◆ OBJECTIVE ◆
In the items below, retype everything from the line containing "Of the point" down to the line containing "7346 millimetres", including both of those lines, without changing anything.
#### DATASET ####
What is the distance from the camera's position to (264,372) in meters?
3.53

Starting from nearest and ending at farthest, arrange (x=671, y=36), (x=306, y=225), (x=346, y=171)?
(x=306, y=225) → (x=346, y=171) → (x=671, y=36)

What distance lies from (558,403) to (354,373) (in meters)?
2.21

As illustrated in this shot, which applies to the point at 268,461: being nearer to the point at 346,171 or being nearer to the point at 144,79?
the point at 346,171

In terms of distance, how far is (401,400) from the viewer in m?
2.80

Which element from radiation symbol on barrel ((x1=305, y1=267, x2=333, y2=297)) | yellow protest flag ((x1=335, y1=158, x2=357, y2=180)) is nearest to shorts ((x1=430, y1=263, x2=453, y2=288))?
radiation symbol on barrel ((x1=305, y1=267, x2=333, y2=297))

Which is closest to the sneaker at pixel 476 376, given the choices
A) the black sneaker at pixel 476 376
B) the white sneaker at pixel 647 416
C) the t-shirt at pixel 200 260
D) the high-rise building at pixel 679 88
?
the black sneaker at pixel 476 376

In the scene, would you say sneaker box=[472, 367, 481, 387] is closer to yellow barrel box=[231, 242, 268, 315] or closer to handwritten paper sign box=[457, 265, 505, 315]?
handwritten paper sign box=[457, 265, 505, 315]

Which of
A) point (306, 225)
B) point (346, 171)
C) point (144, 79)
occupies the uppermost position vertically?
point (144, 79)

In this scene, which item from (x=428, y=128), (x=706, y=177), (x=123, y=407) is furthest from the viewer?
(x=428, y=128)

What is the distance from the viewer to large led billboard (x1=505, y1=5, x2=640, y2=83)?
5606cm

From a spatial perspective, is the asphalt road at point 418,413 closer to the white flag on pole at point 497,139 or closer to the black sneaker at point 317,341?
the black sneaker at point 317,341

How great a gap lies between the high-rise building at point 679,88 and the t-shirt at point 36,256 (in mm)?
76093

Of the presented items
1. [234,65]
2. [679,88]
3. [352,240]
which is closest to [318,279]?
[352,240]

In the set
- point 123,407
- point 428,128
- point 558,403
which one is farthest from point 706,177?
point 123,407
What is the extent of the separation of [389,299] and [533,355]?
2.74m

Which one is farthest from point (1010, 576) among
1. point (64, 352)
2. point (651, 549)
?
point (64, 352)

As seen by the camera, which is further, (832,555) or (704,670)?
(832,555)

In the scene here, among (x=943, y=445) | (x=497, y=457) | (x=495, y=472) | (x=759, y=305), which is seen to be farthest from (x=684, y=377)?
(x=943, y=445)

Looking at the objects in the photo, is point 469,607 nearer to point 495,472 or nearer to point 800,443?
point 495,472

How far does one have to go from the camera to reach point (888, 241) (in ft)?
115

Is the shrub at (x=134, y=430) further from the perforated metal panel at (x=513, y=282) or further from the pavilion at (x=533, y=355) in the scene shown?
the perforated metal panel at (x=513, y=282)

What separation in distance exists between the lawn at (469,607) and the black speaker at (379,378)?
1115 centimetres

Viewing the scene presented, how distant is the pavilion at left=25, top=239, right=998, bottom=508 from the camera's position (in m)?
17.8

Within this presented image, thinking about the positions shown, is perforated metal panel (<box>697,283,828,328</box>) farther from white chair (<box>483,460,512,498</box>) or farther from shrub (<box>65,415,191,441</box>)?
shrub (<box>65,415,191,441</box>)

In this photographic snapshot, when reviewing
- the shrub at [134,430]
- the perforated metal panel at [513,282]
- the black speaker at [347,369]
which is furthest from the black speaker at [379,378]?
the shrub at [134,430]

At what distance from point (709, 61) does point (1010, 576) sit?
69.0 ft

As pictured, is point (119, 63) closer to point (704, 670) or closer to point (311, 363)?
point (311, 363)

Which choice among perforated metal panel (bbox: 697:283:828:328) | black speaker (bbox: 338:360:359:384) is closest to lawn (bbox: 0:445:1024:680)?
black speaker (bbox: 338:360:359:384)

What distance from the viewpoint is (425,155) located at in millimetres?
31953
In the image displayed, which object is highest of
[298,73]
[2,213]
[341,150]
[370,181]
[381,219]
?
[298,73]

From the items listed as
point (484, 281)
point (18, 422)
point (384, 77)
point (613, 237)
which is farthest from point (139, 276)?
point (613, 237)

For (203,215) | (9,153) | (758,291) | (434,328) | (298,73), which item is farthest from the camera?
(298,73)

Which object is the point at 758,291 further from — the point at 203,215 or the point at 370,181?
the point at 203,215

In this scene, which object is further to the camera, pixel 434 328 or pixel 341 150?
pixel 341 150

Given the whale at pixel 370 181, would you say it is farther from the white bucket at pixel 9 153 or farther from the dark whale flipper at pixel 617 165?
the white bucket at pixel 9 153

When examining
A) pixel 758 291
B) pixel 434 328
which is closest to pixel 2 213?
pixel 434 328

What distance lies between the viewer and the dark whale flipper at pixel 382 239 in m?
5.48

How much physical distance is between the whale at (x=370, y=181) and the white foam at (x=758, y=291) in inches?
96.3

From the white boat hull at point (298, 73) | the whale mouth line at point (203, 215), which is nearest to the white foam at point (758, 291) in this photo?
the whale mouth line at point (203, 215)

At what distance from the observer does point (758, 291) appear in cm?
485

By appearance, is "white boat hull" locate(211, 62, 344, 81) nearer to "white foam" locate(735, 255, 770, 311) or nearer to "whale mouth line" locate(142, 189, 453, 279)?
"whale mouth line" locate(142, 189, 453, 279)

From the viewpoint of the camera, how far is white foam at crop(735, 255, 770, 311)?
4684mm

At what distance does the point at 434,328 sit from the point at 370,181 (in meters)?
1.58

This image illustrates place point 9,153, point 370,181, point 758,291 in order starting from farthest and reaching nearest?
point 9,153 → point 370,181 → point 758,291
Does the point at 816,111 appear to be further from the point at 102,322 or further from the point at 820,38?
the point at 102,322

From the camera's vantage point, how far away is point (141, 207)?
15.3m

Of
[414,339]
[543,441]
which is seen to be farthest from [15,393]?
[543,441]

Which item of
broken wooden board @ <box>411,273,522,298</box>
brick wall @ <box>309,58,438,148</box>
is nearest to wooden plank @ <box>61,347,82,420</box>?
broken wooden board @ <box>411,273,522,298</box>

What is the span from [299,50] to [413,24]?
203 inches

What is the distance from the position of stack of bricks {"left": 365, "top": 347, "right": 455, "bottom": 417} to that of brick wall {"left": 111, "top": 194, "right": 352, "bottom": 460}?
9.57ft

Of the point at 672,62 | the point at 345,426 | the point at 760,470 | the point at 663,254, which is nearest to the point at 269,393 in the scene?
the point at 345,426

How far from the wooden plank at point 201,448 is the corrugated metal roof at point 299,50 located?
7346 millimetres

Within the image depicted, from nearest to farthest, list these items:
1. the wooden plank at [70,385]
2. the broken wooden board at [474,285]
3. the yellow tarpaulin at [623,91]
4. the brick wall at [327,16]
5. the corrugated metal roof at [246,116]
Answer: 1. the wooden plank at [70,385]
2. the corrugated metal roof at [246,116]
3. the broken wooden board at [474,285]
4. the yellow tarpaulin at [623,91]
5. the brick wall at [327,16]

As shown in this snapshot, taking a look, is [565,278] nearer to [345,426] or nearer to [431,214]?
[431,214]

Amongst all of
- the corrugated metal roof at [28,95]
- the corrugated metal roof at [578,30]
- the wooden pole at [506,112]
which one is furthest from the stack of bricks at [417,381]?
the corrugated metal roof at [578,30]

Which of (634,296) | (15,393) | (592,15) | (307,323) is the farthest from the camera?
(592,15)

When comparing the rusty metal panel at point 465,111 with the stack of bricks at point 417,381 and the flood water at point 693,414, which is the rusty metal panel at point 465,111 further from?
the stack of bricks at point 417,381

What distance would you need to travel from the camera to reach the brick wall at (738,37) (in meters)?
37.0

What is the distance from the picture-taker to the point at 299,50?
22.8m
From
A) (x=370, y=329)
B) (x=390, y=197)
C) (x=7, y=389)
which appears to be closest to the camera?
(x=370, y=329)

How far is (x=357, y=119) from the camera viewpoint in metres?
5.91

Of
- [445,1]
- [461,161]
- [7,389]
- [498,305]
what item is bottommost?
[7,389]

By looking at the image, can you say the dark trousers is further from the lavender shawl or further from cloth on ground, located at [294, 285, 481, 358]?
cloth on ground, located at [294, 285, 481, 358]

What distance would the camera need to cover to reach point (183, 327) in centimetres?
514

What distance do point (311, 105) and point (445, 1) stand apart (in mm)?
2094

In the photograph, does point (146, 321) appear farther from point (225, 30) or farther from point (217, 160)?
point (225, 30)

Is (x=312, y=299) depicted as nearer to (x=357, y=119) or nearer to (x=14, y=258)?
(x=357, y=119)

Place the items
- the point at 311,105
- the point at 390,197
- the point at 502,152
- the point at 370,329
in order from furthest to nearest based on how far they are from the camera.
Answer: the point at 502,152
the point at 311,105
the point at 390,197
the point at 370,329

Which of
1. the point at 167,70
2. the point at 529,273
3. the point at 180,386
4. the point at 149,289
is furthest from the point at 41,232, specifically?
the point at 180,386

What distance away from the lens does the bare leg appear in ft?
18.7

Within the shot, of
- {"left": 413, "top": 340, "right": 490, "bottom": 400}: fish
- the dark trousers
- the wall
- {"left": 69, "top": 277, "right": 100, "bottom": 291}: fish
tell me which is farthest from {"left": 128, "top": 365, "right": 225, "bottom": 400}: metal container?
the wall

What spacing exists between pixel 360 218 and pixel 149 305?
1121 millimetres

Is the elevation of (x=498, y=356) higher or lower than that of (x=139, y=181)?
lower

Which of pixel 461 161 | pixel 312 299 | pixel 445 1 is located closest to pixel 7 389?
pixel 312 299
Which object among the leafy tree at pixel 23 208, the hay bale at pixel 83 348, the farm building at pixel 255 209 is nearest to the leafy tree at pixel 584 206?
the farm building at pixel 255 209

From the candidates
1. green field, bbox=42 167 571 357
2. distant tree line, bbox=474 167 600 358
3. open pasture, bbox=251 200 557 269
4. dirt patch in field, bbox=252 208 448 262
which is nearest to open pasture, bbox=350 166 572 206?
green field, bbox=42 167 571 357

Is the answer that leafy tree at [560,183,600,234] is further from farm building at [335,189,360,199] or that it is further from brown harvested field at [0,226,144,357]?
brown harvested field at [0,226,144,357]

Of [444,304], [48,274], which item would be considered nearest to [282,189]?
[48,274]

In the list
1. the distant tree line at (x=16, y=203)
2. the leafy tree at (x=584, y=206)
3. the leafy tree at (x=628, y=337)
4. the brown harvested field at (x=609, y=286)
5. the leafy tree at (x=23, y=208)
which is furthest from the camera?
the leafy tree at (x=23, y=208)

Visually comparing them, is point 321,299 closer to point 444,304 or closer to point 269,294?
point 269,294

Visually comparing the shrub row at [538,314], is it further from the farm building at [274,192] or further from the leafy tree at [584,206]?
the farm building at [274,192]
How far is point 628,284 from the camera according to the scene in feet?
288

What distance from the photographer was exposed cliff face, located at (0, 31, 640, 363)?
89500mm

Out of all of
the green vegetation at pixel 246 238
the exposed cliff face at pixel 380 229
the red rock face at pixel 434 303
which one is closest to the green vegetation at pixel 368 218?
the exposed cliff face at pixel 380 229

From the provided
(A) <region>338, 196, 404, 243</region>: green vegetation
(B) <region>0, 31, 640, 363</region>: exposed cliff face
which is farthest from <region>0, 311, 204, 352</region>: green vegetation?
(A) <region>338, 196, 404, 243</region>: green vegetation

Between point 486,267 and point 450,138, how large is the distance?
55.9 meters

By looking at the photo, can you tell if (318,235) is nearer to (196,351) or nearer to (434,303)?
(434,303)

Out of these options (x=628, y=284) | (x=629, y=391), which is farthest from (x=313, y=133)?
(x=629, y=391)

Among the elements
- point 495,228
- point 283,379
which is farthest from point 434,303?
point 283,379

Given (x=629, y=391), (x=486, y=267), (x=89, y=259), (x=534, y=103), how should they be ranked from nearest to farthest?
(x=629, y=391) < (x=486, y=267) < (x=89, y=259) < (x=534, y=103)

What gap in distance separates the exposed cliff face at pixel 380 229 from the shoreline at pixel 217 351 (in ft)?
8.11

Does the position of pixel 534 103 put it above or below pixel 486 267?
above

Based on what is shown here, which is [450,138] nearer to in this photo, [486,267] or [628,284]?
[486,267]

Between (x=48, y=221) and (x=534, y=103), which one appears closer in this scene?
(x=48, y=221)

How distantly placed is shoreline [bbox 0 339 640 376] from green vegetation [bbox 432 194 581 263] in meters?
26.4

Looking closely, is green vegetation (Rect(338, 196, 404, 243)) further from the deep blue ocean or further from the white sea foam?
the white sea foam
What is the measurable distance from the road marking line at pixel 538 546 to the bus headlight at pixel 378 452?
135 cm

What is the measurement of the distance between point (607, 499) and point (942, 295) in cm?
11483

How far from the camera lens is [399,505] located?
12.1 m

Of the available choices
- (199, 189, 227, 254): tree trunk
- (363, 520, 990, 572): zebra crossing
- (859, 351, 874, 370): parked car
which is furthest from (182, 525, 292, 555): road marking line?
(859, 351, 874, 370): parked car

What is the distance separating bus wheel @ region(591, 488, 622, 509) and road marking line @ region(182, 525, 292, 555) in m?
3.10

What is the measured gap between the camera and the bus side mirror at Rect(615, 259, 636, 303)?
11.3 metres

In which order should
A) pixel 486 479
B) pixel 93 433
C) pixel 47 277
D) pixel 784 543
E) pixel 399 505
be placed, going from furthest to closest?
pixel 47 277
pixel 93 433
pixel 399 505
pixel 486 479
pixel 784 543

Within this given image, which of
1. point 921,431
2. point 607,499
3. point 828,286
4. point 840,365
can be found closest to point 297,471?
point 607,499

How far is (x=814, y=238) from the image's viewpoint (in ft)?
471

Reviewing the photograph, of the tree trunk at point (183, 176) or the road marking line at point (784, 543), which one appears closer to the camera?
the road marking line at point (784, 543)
####
◆ FINAL ANSWER ◆
Of the point at 672,62 | the point at 345,426 | the point at 760,470 | the point at 663,254, which is nearest to the point at 269,393 in the scene?
the point at 345,426

How far from the wooden plank at point 201,448 is the corrugated metal roof at point 299,50 located?
7346 millimetres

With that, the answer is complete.